Background: Most structured reporting tools (eg:BW) or ETL processes don’t bring in all fields available in source systems, these are deployed using a predefined datamodel (dimensions/measures) that collects fields from different tables and limit what’s initially available for reporting, restricting the ability of Analysts to explore additional fields.

Eg: Financial reporting models built using ACDOCA or BSEG or FAGLFLEXA tables- Irrespective of the approach(CDS views or BW models), these don’t bring all fields from the source as they mostly focus on meeting initial requirements from primary stakeholders.

Additional fields maybe available in SAP transaction systems and to make them available for reporting, multiple cycles of enhancements are implemented, reflecting a dependency on different support teams and time involved to meet these requirements.

Solution With a data lake that replicates tables from SAP, Analysts working with functional resources can build models that meet their specific needs. If replications are managed through SAP SLT, then it enables near realtime (possible delay of a few seconds) reporting. Review must be done with functional consultants to ensure that tables being replicated dont have confidential content.

As part of this blog series, we shall see some models that reflect SAP transactions or commonly used reporting metrics.

Factors that are not addressed in this blog but must be considered:

Organization of reporting models and data lake tables, if not using similar reference as SAP Application components. This becomes Important for managing confidentiality and ensuring personal information of customers, employees and vendors is only available to those that need it as part of their business roles.

Security models needed for

Here's the first script:

Script for Plant maintenance object status

Need: Near real time availability of object status’ for Plant maintenance, eg: an emergency order created for addressing critical equipment failure, the status and progress of investigation needs to be communicated through the manufacturing channels for them to manage bottlnecks in production.

Solution: Below layout provides a simplified overview of how different tables are joined together with their respective fields.

Tables used:

JEST-Individual Object Status

JCDS-Change Documents for System/User Statuses (Table JEST)

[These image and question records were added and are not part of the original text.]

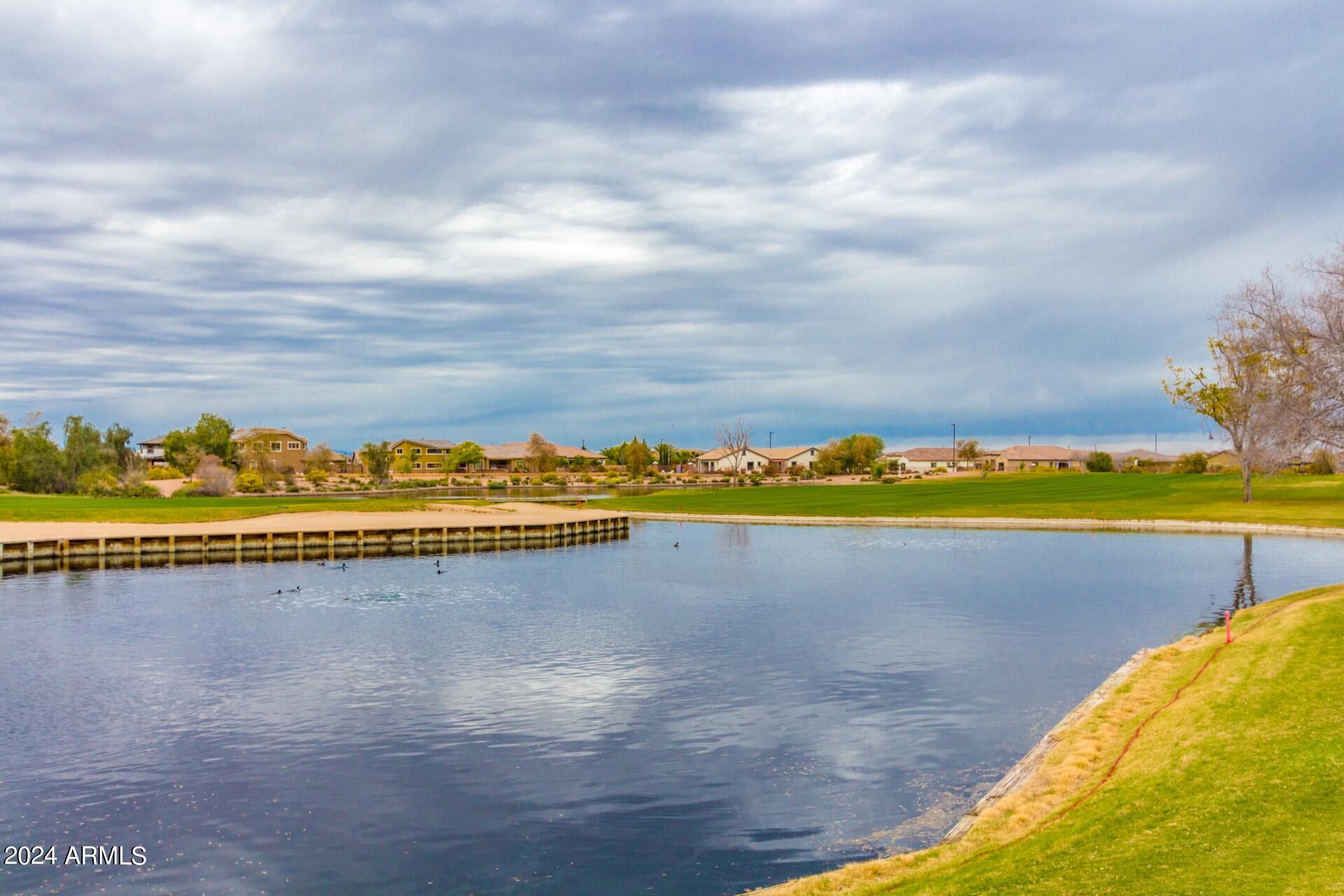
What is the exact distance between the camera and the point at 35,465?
378 ft

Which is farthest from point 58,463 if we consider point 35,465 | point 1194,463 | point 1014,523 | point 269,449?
point 1194,463

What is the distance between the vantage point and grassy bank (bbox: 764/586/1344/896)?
9.87 metres

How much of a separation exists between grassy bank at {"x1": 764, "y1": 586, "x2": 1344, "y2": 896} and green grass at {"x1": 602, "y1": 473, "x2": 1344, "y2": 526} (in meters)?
55.6

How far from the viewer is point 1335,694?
15.6 meters

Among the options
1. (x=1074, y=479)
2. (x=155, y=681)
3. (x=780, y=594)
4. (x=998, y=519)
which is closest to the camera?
(x=155, y=681)

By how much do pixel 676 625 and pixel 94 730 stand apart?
17.5 meters

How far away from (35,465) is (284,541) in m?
78.3

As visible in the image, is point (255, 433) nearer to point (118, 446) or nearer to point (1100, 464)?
point (118, 446)

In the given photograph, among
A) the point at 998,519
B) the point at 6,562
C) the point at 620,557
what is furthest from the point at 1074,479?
the point at 6,562

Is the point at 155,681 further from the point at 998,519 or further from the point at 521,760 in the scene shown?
the point at 998,519

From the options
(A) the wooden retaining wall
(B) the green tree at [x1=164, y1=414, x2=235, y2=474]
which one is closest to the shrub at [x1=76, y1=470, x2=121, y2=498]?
(B) the green tree at [x1=164, y1=414, x2=235, y2=474]

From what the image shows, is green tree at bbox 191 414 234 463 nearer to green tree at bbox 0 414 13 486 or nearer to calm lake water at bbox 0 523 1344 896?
green tree at bbox 0 414 13 486

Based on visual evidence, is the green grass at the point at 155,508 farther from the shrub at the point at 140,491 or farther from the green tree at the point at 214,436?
the green tree at the point at 214,436

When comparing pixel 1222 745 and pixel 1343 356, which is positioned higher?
pixel 1343 356
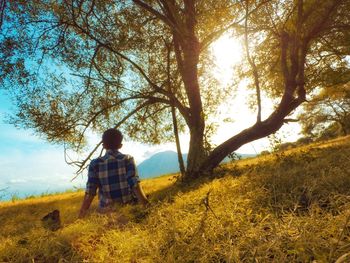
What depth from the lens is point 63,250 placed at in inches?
159

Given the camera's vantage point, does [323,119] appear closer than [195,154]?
No

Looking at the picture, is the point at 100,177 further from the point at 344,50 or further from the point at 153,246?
the point at 344,50

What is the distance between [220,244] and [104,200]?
487 centimetres

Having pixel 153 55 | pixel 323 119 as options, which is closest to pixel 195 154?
pixel 153 55

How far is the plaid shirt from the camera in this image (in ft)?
24.1

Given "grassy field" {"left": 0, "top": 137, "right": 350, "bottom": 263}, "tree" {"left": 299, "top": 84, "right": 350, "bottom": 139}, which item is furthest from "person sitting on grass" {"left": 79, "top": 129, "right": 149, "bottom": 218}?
"tree" {"left": 299, "top": 84, "right": 350, "bottom": 139}

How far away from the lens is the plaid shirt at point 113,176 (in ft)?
24.1

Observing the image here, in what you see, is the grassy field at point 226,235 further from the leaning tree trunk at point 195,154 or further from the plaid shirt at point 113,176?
the leaning tree trunk at point 195,154

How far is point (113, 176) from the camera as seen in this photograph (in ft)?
24.2

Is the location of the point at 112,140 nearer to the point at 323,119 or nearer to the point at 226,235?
the point at 226,235

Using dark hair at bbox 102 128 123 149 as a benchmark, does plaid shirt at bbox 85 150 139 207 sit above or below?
below

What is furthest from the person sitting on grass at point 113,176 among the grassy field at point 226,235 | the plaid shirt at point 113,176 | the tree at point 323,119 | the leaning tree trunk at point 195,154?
the tree at point 323,119

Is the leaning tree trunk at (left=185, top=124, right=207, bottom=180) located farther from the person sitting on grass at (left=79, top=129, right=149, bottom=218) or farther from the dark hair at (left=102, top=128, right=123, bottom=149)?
the dark hair at (left=102, top=128, right=123, bottom=149)

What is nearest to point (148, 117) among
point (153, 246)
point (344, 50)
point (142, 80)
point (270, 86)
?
point (142, 80)
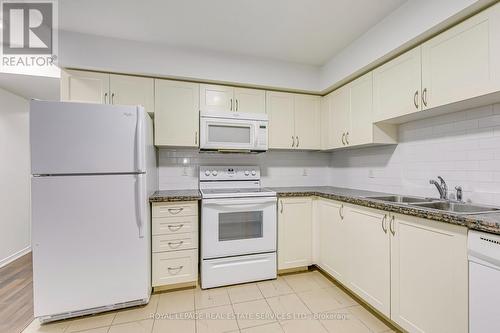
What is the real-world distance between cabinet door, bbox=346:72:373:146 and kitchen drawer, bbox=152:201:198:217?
5.90 feet

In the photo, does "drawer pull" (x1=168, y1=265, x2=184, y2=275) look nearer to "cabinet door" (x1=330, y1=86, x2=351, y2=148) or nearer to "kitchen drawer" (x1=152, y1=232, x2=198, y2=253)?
"kitchen drawer" (x1=152, y1=232, x2=198, y2=253)

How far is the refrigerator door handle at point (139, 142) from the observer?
186 cm

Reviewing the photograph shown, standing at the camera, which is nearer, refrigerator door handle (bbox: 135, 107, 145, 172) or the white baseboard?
refrigerator door handle (bbox: 135, 107, 145, 172)

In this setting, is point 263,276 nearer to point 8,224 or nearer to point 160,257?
point 160,257

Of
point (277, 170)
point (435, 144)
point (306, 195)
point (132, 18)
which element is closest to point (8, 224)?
point (132, 18)

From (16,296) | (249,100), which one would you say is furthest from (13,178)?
(249,100)

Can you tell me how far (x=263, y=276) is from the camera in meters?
2.39

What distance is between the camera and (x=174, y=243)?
2.19 metres

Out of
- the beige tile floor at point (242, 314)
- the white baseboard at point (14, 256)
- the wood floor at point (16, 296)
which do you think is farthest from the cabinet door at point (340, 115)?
the white baseboard at point (14, 256)

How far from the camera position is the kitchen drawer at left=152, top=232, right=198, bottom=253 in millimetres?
2139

JSTO- Status object information

TJ02-System status

TJ02T - System status texts

TJ04- Status control for object type

TJ30- User Status

TJ30T- Texts for User Status

Object status tables relationship overview

Script below provides active status’ for all Plant maintenance objects . To view all instances of status changes remove the JEST.INACT is NULL clause/restriction. Each table and the filter condition starts with a comment(begins with --) to show what it represents. May have to tweak formatting based on tool being used, especially the comments section.

SELECT



JEST.OBJNR AS OBJECT_NUMBER,



JSTO.OBTYP AS OBJECT_CATEGORY,



SUBSTR(JEST.OBJNR, 3) AS OBJECT,



JEST.STAT AS OBJECT_STATUS,



(CASE WHEN LEFT(JEST.STAT, 1) = ‘I’ THEN ‘SYSTEM’ ELSE ‘USER’ END) ASSTATUS_TYPE,



(CASE WHEN LEFT(JEST.STAT, 1) = ‘I’ THEN TJ02T.TXT04



ELSE TJ30T.TXT04 END) AS STATUS_SHORT_TEXT,



(CASE WHEN LEFT(JEST.STAT, 1) = ‘I’ THEN TJ02T.TXT30



ELSE TJ30T.TXT30 END) AS STATUS_LONG_TEXT,



JSTO.STSMA AS STATUS_PROFILE,



JCDS.USNAM AS STATUS_CHANGED_BY,



JCDS.UDATE AS STATUS_CHANGED_DATE,



JCDS.UTIME AS STATUS_CHANGED_TIME,



JCDS.CHIND AS STATUS_CHANGED_TYPE,



TJ04.INIST AS SYSTEM_STATUS_INITIAL_STATUS_FLAG,



TJ04.STATP AS SYSTEM_STATUS_DISPLAY_PRIORITY,



TJ04.LINEP AS SYSTEM_STATUS_LINE_POSITION,



TJ02.NODIS AS SYSTEM_STATUS_NO_DISPLAY_INDICATOR,



TJ02.SETONLY AS SYSTEM_STATUS_SET_ONLY_INDICATOR,



TJ30.STONR AS USER_STATUS_WITH_NUMBER,



TJ30.INIST AS USER_STATUS_INITIAL_STATUS_FLAG_INDICATOR,



TJ30.STATP AS USER_STATUS_DISPLAY_PRIORITY,



TJ30.LINEP AS USER_STATUS_LINE_POSITION,



CASE WHEN TJ30.LINEP = ’01’ THEN TJ30T.TXT04 END ASPOSITION1_USER_STATUS



FROM JEST --Individual object status



INNER JOIN JCDS -- Change Documents for System/User Statuses (Table JEST)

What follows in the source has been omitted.